Walk into any Indigo and speak with the employees on the floor. They are smart, knowledgeable, inter-connected and above all helpful and Canadians have noticed.

For the last four years Indigo has placed within the Top 20 most attractive Canadian employer brands. What that means is that when asked during Randstad Canada’s employer branding survey, the Randstad Award, an overwhelming number of Canadians have said they want to work for Indigo.  Indigo has achieved this through storytelling.

“We think of Indigo as a cultural department store … and at its heart it is all about storytelling.”

Laura Dunne, Indigo’s Executive Vice President of Human Resources knows the brand its product line and people. With over 6,500 employees working out of 91 superstores under the brand names Chapters, Indigo and the World’s Biggest Bookstore and 130 small format stores, under Coles, Indigo, Indigospirit, SmithBooks, and The Book Company,  selling everything from books, ear buds, sheep skin throws and premium children’s toys –  that’s a lot.

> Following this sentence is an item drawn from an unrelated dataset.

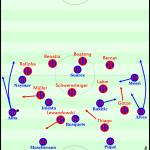 Fünf Fragen zu Barcelona gegen Bayern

That story is found in the products Indigo sells and the people they employ. Whether it is wellness, technology or housewares, Indigo shifts with the culture around it, adapting the product line and team to suit the needs of their customers.  To do this Indigo taps its national network of employees and their experiences.

Digital community connecting national teams

“We’ve built a virtual community called Galileo that allows our employees to engage with each other and our brand, overtime we increased its functionality to include a section called Galileo Ideas,” said Dunne, who found that the platform was being used to share best practices on employee experience, financial performance and other innovations “This is the grassroots for change. We have thousands of participants sharing ideas for improvements in store and in every area.”

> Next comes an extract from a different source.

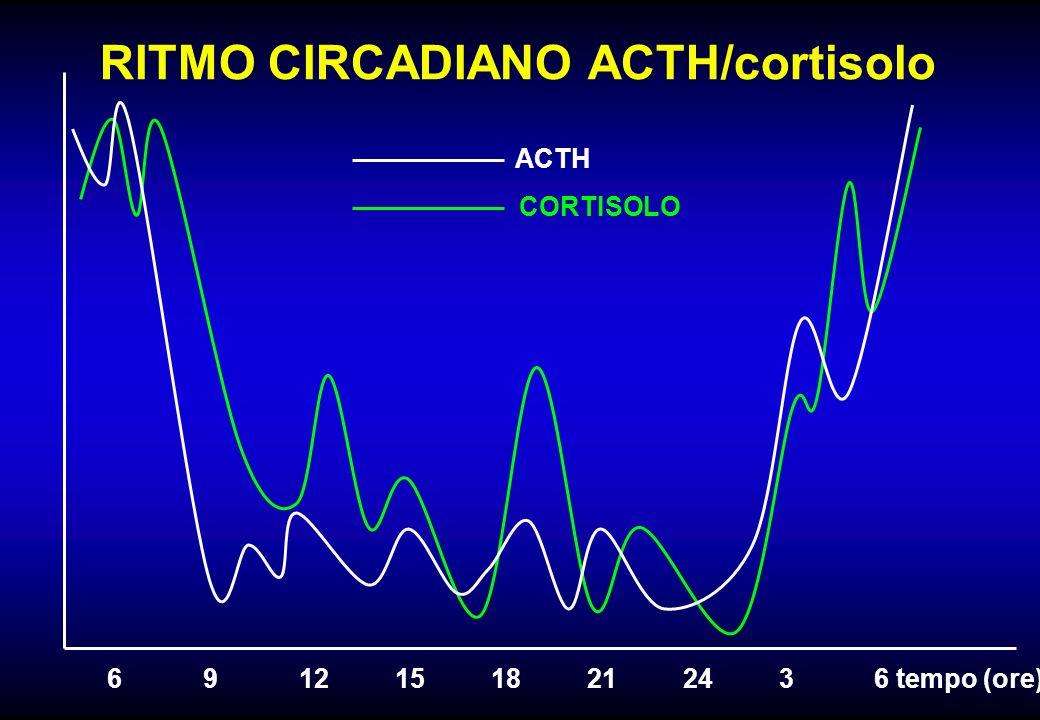 RITMO CIRCADIANO ACTH/cortisolo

Indigo’s brand has been closely tied to creativity and innovation and this platform grew to be an embodiment of that value.

That change and adaption has given Indigo’s talent team the opportunity to reimagine the employee experience which allows them to bring exciting partnerships into the brand and the in-store day to day.

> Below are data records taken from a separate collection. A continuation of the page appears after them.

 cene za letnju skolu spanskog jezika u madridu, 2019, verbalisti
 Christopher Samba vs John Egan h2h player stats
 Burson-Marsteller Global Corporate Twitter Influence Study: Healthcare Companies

“We partner with brands that share our values, we try to preserve their mystic as they grow with us, and we want them to be complimentary,” said Dunne.

If you go into any Indigo you experience multiple brands at the same time. You can go to a Starbucks, or into an iStore where you can buy headphones or iPads and you can shop for children’s toys like the American Girl line which Indigo recently brought to Canada. Each is catered to its own audience and each requires its own specialized team.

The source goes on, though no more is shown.